We regularly deploy modifications to our database schema, ensuring that all changes are backwards compatible. Traditionally, we have been using a strategy of transitioning all the data in a single transaction. While this simple approach has served us well, as our system grows locking the tables for long periods of time results in unacceptable downtime.

We used a different strategy to deploy the data migration this time, where the schema passed through an intermediate state during which we migrated the data in small batches. Unfortunately, the change to the data was incorrect, pinning every device to its current release. This by itself isn’t an issue because freezing devices to their currently running release does not result in any service disruption nor does it trigger any updates. After noticing the error, an operator started a custom rollback to undo all the changes. Due to the urgency of the situation the rollback operation did not go through the regular process of review, leading to the unpinning of every device on the platform. To make matters worse, the fact that devices were incorrectly unpinned went unnoticed until we were made aware of high load on our system.

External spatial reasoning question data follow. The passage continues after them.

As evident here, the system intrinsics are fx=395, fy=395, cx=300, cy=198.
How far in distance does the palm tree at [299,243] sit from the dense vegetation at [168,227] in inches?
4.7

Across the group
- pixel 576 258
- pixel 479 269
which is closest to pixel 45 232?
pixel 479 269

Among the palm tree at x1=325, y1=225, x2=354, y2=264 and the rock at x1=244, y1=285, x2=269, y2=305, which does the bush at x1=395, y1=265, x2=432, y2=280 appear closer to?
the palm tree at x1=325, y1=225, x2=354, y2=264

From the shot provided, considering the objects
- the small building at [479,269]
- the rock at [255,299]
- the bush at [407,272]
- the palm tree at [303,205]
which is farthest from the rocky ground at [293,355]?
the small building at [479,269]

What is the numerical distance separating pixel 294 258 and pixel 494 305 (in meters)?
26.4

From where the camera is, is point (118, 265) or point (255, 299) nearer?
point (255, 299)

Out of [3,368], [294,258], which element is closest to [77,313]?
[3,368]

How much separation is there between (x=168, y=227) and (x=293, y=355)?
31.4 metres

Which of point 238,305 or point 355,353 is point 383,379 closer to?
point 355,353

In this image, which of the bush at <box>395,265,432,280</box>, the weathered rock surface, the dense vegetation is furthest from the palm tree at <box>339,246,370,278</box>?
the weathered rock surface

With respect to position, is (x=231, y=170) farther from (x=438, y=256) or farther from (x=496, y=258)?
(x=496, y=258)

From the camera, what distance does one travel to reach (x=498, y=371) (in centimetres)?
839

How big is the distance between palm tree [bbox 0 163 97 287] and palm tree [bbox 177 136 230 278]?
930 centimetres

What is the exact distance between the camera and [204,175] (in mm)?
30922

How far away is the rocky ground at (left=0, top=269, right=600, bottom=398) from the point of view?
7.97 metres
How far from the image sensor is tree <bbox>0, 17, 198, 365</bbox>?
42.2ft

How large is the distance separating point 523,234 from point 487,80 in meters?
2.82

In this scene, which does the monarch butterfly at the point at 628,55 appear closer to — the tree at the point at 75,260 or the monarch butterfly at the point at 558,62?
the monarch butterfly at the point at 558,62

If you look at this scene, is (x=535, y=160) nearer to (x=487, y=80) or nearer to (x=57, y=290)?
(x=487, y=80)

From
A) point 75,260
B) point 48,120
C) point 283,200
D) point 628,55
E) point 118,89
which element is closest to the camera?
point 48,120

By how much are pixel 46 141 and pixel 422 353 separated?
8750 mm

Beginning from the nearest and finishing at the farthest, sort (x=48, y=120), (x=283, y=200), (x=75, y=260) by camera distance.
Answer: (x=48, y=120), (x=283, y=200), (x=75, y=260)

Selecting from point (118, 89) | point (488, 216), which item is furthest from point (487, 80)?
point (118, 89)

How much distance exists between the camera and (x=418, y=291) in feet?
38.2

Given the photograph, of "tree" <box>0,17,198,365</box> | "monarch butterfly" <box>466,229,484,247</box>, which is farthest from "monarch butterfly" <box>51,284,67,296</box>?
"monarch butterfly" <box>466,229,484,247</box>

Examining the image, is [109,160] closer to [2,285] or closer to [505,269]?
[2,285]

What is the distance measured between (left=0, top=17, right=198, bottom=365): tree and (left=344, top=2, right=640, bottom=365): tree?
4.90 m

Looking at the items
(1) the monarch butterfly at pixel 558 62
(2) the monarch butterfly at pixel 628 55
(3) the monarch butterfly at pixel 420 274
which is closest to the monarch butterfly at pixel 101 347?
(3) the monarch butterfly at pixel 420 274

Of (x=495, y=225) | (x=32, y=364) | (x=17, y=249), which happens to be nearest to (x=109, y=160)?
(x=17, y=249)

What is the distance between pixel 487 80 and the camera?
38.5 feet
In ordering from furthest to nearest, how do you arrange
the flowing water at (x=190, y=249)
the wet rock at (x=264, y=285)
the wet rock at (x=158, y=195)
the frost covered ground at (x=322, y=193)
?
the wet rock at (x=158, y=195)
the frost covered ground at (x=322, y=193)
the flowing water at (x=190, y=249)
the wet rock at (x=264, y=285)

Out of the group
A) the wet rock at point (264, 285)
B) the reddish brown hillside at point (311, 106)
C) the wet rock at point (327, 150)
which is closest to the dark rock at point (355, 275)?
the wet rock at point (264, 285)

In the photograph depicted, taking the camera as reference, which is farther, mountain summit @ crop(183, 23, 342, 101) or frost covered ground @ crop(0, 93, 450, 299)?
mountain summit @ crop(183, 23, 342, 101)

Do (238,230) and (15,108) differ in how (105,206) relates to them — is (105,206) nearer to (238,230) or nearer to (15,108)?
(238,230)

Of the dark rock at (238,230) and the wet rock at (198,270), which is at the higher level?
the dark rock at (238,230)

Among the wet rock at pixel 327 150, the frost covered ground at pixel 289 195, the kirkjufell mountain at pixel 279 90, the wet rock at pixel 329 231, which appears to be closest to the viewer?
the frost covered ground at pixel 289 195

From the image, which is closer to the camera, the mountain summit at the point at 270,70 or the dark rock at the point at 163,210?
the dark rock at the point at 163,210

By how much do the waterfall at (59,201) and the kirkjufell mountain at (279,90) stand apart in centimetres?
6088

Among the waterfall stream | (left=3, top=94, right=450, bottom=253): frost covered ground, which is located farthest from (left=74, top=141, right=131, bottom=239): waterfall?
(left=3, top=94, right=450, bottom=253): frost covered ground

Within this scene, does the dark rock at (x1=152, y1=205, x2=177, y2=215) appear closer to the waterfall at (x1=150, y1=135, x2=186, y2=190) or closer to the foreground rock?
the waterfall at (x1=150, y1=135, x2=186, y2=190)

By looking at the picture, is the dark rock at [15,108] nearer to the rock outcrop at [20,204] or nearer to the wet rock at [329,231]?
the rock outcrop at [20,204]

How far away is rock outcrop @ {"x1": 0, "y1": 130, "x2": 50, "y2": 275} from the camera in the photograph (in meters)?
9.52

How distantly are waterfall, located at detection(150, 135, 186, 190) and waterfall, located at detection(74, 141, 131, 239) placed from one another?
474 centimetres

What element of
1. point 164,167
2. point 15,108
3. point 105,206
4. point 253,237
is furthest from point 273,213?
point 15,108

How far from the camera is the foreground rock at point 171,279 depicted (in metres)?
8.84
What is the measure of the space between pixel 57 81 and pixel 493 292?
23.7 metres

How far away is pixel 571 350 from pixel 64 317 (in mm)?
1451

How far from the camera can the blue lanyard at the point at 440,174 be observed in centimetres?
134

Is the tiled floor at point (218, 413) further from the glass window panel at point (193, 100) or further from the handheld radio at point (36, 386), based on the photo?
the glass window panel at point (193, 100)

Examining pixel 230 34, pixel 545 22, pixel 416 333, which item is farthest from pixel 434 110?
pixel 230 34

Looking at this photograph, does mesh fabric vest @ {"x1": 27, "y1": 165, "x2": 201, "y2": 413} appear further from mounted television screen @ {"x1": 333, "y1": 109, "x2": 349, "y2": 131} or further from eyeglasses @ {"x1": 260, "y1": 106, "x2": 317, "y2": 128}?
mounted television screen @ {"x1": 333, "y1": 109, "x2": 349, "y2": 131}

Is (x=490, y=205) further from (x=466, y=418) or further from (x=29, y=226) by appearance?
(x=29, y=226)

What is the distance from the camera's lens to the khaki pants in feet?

Our database backup system can restore the database to a sub-minute granularity, which allowed our operators to narrow down the database snapshots to immediately before and after the faulty changes. Using these two datasets along with the current state of the system we were able to perform a “3-way merge” and undo the faulty records while preserving any legitimate device pins that happened during the incident window.

Mitigation

It is clear that our current testing process and staging deployments are not able to catch errors like this. In light of this incident we will invest in better tooling for running migrations, including running all migrations on a snapshot of the production database and checking that a set of invariants still hold for both the forward and backward step. This incident was made particularly worrisome due to the fact that even though the forward migration was faulty it didn’t manifest any issues - a sanity check of the database afterwards would have passed. It was the rollback of the migration that was destructive.

Additionally, we are making changes in our communication procedures to make handling of incidents like this more timely.

Timeline

times in UTC

2019-09-23

22:12 Started the data migration
22:14 All devices were pinned to their currently running release
22:16 Trying to undo the previous pinning, an overly aggressive rollback unpinned all devices
22:20 High load alerts start coming in, initially pointing to delta generation issues

2019-09-24

00:42 Realised high load was due to incorrectly unpinned devices
01:00 Restorated multiple snapshots of the database at 4 minute intervals around the incident
01:28 Started working on data recovery from snapshots
03:00 Deployed data recovery plan and all devices were restored to their correct state

Posted Sep 24, 2019 - 23:24 UTC

Resolved

This incident has been resolved.

Posted Sep 24, 2019 - 06:43 UTC

Update

We are continuing to monitor for any further issues.

Posted Sep 24, 2019 - 03:22 UTC

Monitoring

A fix has been implemented and we are monitoring the results.

Posted Sep 24, 2019 - 03:21 UTC

Identified

The issue has been identified and a fix is being implemented.

Posted Sep 24, 2019 - 01:22 UTC

Investigating

We are currently investigating this issue.

Posted Sep 24, 2019 - 01:21 UTC

This incident affected: Delta Image Downloads.